-- Extract provided --
IN THE INTEREST OF A.R.T., R.A.T. v. GREENE COUNTY JUVENILE OFFICE, Petitioner-Respondent, and MISSOURI DEPARTMENT OF SOCIAL SERVICES, CHILDREN'S DIVISION

496 S.W.3d 610, 2016 WL 2935871, 2016 Mo. App. LEXIS 512
CourtMissouri Court of Appeals
DecidedMay 17, 2016
DocketSD34196
StatusPublished
Cited by5 cases

This text of 496 S.W.3d 610 (IN THE INTEREST OF A.R.T., R.A.T. v. GREENE COUNTY JUVENILE OFFICE, Petitioner-Respondent, and MISSOURI DEPARTMENT OF SOCIAL SERVICES, CHILDREN'S DIVISION) is published on Counsel Stack Legal Research, covering Missouri Court of Appeals primary law. Counsel Stack provides free access to over 12 million legal documents including statutes, case law, regulations, and constitutions.

Bluebook
IN THE INTEREST OF A.R.T., R.A.T. v. GREENE COUNTY JUVENILE OFFICE, Petitioner-Respondent, and MISSOURI DEPARTMENT OF SOCIAL SERVICES, CHILDREN'S DIVISION, 496 S.W.3d 610, 2016 WL 2935871, 2016 Mo. App. LEXIS 512 (Mo. Ct. App. 2016).

Opinion

JEFFREY W. BATES, J.

-- Task instructions --
(a) On what date was the case on the case page decided?
(b) Extend the case page by writing the opinion that follows its final line, the judge's name.

-- Supplied information --
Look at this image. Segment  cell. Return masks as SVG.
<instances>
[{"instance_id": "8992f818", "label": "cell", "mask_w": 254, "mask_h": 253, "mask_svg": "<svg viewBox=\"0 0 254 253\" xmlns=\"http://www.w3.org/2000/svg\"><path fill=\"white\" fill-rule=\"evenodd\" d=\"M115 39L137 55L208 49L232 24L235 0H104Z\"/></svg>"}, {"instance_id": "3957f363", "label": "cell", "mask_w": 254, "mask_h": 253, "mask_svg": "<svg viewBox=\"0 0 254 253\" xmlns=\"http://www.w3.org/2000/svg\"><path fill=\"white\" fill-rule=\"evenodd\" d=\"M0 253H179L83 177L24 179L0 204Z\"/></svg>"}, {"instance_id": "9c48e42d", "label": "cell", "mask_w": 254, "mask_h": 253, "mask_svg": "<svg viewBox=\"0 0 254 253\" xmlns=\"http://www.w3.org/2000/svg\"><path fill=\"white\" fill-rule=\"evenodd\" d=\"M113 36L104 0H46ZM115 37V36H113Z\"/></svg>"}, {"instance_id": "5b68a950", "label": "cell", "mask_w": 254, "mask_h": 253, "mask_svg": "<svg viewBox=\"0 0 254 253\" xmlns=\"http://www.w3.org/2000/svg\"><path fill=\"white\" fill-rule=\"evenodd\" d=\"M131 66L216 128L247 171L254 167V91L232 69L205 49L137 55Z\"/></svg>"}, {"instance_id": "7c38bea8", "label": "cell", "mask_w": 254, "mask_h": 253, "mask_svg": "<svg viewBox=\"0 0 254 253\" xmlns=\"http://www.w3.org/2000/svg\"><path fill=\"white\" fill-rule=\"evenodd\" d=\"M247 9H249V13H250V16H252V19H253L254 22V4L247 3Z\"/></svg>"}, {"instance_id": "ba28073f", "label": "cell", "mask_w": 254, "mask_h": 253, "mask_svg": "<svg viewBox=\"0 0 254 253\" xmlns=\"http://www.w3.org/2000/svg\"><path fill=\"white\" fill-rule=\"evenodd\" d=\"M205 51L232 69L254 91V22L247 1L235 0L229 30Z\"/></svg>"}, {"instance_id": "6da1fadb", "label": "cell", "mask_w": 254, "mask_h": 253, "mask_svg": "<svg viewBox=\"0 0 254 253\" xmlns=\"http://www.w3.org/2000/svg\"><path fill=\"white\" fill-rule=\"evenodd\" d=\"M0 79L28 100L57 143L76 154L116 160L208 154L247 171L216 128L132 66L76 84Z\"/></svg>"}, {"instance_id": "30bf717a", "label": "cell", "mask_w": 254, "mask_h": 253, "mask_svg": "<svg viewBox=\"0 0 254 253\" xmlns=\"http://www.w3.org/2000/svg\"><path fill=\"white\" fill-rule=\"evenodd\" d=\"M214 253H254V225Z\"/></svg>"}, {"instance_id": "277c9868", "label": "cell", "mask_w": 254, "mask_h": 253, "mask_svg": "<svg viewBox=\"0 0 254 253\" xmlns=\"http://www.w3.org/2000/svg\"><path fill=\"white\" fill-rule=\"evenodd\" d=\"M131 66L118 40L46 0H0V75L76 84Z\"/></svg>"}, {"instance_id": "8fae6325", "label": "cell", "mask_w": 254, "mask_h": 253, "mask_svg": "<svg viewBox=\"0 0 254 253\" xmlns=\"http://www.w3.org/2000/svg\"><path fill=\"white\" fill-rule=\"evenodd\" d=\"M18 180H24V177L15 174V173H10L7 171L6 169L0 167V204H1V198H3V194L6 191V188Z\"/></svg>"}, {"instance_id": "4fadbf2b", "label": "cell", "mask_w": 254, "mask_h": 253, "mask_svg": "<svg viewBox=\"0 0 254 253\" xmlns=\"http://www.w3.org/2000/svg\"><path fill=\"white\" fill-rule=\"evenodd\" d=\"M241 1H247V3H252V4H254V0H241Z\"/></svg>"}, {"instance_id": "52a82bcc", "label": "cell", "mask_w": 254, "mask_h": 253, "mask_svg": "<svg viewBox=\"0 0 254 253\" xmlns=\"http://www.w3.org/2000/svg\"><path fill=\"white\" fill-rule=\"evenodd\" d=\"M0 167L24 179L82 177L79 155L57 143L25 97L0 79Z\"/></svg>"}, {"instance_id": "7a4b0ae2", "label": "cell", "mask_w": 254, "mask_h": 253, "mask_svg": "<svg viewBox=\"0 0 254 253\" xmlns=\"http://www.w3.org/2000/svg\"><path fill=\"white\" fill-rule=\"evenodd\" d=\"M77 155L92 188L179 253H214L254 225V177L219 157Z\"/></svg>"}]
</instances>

-- Responses --
(a) May 17, 2016

(b)
R.A.T. (Appellant) appeals from a judgment terminating his parental rights to daughter, A.R.T. (Child). Appellant is listed as Child’s father on her birth certificate, but Appellant is not Child’s biological father. 1 The trial court terminated Appellant’s parental rights on the statutory grounds of: (1) neglect; and (2) failure to rectify potentially harmful conditions. See § 211.447.5(2); § 211.447.5(3). 2 The court also found that termination of Appellant’s parental rights was in Child’s best interest. See § 211.447.6.

Appellant presents five points on appeal. He contends the trial court erred in terminating his parental rights because: (1) “the court lacked jurisdiction to do so, in that Appellant was not a parent”; (2) the petition to terminate parental rights on the ground that Appellant neglected Child “did not contain facts on which the termination *613 was sought”; (3) the finding that Appellant had neglected Child is against the weight of the evidence; (4) the finding that Appellant failed to rectify harmful conditions is against the,weight of the evidence; (5) the finding that termination was in Child’s best interest is an abuse of discretion. Finding no merit in any of these points, we affirm.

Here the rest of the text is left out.